Appellant protests that historically those who have served as general counsel for Indian tribes (and appellee in particular) have not demonstrated that unselfish dedication to the public interest which should qualify them for immunity from suit as public officers. As we have noted, however, the rule of privilege is not founded on the need of the individual officer, but on the public need for the performance of public duties untroubled by the fear that some jury might find performance to have been maliciously inspired.

That a tribe finds it necessary to look beyond its own membership for capable legal officers, and to contract for their services, should certainly not deprive it of the advantages of the rule of privilege otherwise available to it.

4. Whether an Arizona state court would or should honor privilege bestowed by a foreign sovereign in a suit brought by an Arizona citizen

Appellant, with substantia scholarly support, attacks the rule of absolute executive privilege as unjust and outmoded and urges against its extension into areas not yet expressly committed to it.

The rule may indeed be subject to criticism but we find it somewhat inconsistent for one jurisdiction to cherish the rule for itself while denying its benefits to a sovereign which does not possess the economic power to provide a just alternative.

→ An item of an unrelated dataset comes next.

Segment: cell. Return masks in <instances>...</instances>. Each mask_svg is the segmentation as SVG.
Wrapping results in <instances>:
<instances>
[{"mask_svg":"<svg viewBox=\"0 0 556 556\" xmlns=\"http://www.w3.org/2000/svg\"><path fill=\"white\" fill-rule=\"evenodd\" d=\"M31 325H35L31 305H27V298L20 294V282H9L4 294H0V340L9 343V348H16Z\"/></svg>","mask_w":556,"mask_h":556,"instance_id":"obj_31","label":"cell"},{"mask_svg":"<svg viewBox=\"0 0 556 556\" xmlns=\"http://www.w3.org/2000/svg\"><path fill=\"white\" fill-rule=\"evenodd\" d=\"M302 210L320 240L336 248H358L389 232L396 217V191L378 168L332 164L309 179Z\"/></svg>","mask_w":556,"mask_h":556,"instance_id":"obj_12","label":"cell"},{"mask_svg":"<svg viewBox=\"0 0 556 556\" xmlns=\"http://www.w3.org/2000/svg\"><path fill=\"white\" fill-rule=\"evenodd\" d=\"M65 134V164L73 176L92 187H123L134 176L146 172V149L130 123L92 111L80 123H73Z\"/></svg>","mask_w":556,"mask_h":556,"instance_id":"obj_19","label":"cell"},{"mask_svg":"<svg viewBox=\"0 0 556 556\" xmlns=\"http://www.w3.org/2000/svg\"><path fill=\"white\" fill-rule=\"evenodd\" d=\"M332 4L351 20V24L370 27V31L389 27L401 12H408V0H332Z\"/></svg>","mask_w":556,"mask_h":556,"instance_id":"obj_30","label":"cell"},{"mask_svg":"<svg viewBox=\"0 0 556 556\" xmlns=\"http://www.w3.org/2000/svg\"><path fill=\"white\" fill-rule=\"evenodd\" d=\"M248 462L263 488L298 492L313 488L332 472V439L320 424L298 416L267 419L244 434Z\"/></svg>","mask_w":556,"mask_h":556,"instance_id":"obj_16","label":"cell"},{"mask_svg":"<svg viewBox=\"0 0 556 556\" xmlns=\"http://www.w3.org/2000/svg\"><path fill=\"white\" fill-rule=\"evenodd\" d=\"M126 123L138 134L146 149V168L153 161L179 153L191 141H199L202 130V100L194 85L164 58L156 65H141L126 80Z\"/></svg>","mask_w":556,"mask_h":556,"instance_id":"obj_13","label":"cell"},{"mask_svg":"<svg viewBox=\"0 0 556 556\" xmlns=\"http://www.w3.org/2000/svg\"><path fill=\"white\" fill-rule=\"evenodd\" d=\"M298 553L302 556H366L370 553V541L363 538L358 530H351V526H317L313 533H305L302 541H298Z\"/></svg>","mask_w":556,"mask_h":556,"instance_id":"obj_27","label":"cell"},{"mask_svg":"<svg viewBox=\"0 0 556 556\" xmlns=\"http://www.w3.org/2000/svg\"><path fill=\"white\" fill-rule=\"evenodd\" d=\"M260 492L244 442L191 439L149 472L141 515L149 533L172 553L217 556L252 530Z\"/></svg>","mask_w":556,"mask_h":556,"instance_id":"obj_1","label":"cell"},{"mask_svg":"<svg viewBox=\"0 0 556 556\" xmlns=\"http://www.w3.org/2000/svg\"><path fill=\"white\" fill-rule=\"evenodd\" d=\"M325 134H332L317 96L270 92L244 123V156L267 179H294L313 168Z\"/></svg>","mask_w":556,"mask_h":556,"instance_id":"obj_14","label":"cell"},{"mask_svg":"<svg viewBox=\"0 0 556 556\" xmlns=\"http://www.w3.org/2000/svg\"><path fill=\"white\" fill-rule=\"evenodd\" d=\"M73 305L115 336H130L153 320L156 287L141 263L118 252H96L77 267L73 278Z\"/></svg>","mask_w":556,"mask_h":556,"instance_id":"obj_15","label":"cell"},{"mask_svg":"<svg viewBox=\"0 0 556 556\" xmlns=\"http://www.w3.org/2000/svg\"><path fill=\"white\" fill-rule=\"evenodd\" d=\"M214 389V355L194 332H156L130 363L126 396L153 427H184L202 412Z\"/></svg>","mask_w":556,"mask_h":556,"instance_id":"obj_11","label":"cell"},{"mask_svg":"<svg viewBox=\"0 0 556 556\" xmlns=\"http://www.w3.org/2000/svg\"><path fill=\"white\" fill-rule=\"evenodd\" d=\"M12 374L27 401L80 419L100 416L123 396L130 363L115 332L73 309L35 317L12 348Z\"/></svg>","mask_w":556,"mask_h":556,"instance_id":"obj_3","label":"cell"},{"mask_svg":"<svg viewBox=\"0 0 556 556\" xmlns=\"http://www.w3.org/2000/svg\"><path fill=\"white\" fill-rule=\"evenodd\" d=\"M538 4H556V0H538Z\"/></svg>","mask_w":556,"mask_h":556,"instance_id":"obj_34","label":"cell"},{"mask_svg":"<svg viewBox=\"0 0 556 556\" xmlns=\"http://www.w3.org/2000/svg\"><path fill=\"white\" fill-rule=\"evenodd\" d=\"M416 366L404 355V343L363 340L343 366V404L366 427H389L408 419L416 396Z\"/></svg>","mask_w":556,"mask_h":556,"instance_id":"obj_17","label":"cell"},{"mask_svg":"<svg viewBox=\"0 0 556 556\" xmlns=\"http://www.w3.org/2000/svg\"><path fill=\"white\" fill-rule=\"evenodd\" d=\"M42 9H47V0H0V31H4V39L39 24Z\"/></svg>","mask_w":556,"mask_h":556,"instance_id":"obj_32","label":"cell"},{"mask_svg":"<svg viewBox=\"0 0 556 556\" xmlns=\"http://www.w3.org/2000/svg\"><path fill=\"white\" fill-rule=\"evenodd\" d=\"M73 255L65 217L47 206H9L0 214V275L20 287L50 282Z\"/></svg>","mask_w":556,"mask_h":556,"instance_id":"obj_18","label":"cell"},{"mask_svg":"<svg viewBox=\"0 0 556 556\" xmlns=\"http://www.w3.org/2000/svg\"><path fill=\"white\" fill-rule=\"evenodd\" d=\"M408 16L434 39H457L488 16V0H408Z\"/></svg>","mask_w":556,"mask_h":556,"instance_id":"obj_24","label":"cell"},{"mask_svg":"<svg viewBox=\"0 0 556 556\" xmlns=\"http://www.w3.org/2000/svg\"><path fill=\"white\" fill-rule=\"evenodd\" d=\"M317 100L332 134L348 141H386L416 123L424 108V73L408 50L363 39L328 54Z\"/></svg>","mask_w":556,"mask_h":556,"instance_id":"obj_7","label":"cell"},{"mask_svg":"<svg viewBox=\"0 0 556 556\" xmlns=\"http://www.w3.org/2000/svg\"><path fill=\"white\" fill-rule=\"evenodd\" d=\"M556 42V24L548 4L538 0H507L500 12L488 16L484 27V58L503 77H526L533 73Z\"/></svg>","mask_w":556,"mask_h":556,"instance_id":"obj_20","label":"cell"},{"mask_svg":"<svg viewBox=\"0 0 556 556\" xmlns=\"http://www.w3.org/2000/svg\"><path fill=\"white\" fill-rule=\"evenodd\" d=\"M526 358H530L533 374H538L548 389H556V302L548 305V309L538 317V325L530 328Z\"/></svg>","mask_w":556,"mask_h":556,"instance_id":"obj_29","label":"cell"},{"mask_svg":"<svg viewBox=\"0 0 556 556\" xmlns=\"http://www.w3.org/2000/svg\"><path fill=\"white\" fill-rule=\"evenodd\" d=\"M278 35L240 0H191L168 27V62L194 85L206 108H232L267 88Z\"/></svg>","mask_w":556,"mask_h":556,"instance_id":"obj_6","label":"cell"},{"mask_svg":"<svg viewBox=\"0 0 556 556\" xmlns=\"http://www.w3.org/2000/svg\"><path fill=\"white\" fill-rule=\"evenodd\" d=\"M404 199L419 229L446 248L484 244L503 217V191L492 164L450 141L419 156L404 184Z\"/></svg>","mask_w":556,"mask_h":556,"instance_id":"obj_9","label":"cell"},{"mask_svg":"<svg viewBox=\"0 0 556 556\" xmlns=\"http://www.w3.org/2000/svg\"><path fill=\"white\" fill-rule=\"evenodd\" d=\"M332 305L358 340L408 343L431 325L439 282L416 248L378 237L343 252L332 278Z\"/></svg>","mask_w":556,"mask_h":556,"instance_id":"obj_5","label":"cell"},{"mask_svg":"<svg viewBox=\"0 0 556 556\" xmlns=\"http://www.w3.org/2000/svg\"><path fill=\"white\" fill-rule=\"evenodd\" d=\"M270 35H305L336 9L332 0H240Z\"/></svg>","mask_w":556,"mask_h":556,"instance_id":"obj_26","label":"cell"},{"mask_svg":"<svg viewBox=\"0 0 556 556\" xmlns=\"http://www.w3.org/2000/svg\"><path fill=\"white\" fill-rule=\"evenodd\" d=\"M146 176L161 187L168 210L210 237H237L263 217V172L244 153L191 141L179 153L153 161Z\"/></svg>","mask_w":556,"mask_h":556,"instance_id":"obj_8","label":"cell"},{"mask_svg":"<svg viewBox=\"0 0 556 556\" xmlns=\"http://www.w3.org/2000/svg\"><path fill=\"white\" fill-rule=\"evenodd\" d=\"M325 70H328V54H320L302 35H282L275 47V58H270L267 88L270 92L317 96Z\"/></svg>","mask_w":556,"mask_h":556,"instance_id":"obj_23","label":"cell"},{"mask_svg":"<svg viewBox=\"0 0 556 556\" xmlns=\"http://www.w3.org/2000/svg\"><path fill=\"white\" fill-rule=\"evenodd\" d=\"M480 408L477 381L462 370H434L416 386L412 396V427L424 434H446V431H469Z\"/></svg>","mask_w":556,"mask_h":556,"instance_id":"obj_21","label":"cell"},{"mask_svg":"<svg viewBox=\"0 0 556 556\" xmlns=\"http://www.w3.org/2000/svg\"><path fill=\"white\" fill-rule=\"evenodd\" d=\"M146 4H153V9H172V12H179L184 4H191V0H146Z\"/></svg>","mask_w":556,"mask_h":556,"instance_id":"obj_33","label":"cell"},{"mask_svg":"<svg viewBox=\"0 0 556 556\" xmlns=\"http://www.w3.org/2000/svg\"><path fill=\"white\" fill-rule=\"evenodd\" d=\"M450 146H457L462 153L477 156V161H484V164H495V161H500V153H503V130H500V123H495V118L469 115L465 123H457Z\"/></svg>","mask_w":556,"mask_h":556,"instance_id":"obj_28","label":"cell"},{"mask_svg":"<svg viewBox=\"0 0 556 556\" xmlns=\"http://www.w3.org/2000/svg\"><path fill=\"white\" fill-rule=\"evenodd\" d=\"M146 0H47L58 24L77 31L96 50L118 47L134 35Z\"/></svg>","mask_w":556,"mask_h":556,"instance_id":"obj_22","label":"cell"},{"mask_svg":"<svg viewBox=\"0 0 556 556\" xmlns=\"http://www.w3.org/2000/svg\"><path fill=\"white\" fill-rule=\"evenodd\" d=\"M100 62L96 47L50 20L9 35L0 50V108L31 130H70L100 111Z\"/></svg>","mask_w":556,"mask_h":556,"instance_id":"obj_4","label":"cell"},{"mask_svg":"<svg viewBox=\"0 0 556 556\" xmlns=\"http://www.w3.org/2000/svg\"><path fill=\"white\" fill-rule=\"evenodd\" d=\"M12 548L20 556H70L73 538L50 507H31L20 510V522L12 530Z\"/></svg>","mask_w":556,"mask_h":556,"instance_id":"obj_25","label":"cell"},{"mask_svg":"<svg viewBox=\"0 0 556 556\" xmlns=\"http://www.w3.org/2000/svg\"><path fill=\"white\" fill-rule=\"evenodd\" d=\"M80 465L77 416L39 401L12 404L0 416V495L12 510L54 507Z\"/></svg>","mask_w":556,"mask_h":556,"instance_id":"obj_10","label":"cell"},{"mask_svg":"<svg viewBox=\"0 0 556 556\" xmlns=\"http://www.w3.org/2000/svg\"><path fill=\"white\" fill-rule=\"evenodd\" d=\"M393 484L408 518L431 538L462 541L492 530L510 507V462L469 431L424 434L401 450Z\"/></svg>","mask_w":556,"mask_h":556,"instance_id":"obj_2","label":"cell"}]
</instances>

The question really addresses itself not to the merits of the rule, but to the extent to which Arizona state courts would accord comity to an Indian tribe geographically located within the state boundaries. As we have already stated, we are unable to say that the District Court erred in its prediction in this respect.

Judgment affirmed. 
      
      . See 3 K. Davis, Administrative Law Treatise, § 26.04, page 528 (1958); Becht, The Absolute Privilege of the Executive in Defamation, 15 Vand.L. Rev. 1127 (1962); Handler & Klein, The Defense of Privilege in Defamation Suits Against Government Executive Officials, 74 Harv.L.Rev. 44 (1960); Gray, Private Wrongs of Public Servants, 47 Calif.L.Rev. 303 (1959).
     
      
      . The author of this opinion has voiced objection to extension of the rule in his concurring opinion in S & S Logging Co. v. Barker, 366 F.2d 617, 626 (9th Cir. 1966).